Back in August, in those heady weeks after she found herself suddenly leading the Labour Party, they looked certain to win. It was as though the country had been waiting for a likeable alternative to National so it could retire a nine-year government as it usually does.
Just about every commentator sniffed change was in the air. As Labour quickly bounced back in the polls to the mid-30 per cents, it seemed inevitable Labour would overtake National.
And she made it very clear Labour needed to overtake National. As supporters celebrated the momentum she publicly cautioned that they were not yet, "where we need to be". All of Labour's MPs knew it. Back in 2013 when David Cunliffe, Grant Robertson and Shane Jones were campaigning for the party leadership all made it their aim to lift Labour from the 30 per cents to the 40 per cents where elections are won.
In August it was happening. Even National knew it. National threw fiscal caution to the wind and started promising money for something soft and cuddly every day. By the end of the month it happened. On August 31, the night of the first leaders' debate, TVNZ's Colmar Brunton poll had Labour on 43 per cent, two points ahead of National.
A week later, on September 7, Labour was still on 43 and National had fallen two points to 39 per cent. Then something else happened. National started to recover, to 40 per cent on September 14 and 46 per cent on September 21, two days before election day. In the event, National got 44 per cent of the vote, Labour 37 per cent. What happened?
It was in the second week of September that Labour backtracked on the new leader's "captain's call" to enact tax reform, probably on unspecified capital assets, before the next election. A backdown looks weak as well as naive.
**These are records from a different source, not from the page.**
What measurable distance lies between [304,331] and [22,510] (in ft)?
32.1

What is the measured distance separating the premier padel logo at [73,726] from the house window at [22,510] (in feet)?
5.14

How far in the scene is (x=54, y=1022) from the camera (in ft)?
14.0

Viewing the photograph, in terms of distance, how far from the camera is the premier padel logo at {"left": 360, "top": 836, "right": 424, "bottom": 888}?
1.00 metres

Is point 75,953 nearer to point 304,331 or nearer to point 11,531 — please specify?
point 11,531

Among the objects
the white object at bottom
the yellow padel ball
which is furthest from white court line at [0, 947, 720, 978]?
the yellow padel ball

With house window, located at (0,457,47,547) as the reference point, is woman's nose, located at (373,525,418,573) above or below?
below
And there was Steven Joyce's "fiscal hole", fairly standard electioneering that probably would have made little impact if Labour had not been so sensitive on the subject. Then there were the television debates where relentless positivity wore thin and Bill English had more substance.
Whatever the reason, Labour was granted a reprieve by Winston Peters, for reasons that became less respectable this week, and ever since it has been as though September never happened. We're told the election result was a vote for change because though National won most votes, a majority voted against it.
The problem with that reasoning it that a majority always votes against the governing party. No party in New Zealand has won a majority of the vote since 1951. All we know for certain is that 44.4 per cent of voters wanted National to govern, 36.9 wanted Labour, 7.2 per cent wanted NZ First and 6.3 per cent wanted the Greens. That is all we know, we don't vote for coalitions.
It is reasonable to assume all Green voters wanted a Labour Government but it is a heroic assumption to say the same of NZ First's. When you meet one they seem indifferent, they like Winston when he is a maverick in Parliament, not a minister so much.
All new Labour governments talk change but Jacinda, I suspect, is not fooling herself. She is not making as much of her honeymoon as she might because she knows she still needs to lift Labour above National in the polls for her Government's credibility.
In the modest, moderate way she has started, she may soon get that lift and put Peters' post-election charade behind us.